**SUPPLIED RECORDS**
▶
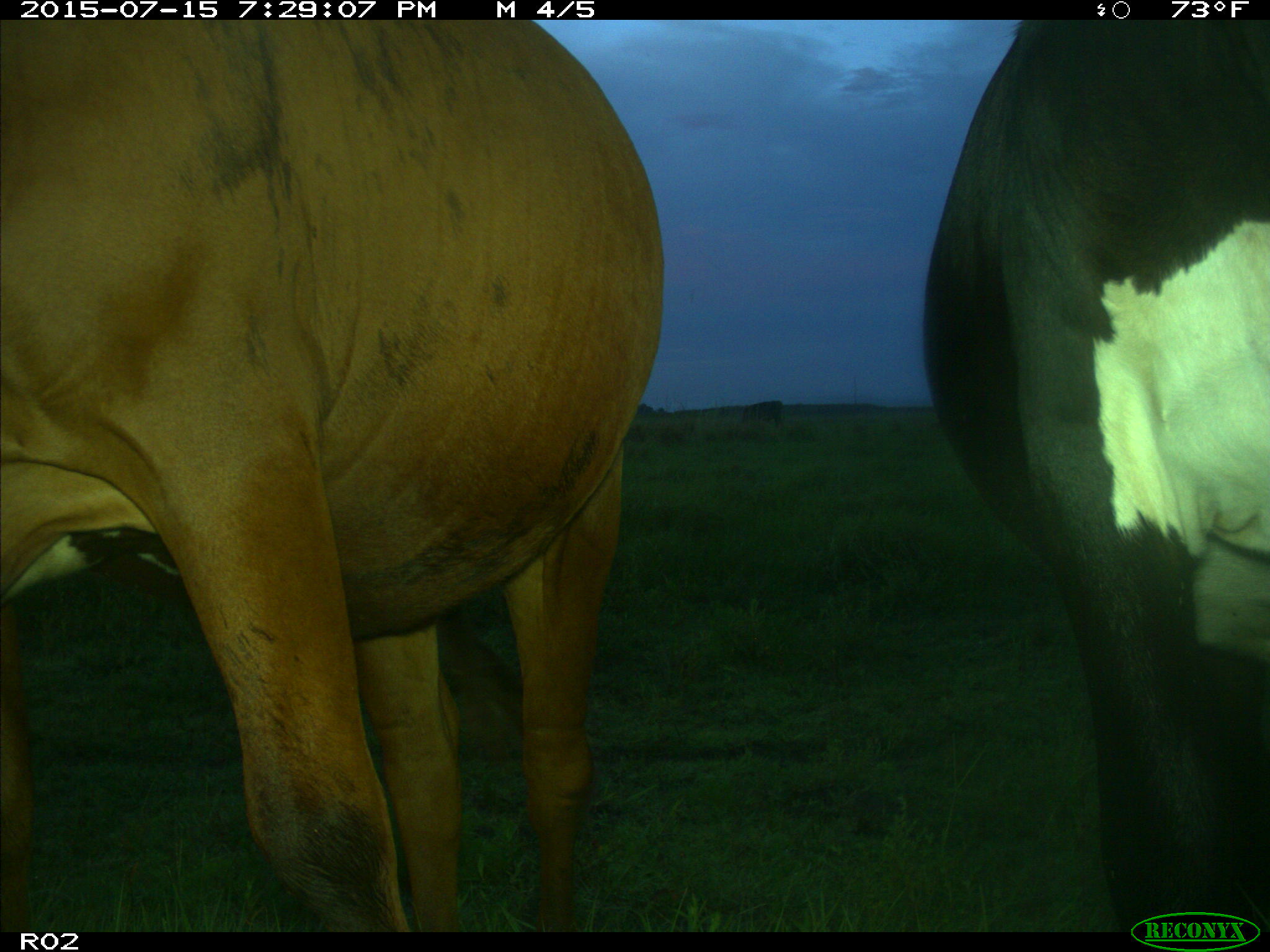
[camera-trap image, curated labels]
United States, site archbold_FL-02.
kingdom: Animalia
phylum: Chordata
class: Mammalia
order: Artiodactyla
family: Bovidae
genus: Bos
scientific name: Bos taurus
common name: domestic cow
◀
**PROMPT**
Word for word, write out the full listing, leaving the pictures aside.

**ANSWER TO THIS EXERCISE**
[camera-trap image, curated labels]
United States, site archbold_FL-02.
kingdom: Animalia
phylum: Chordata
class: Mammalia
order: Artiodactyla
family: Bovidae
genus: Bos
scientific name: Bos taurus
common name: domestic cow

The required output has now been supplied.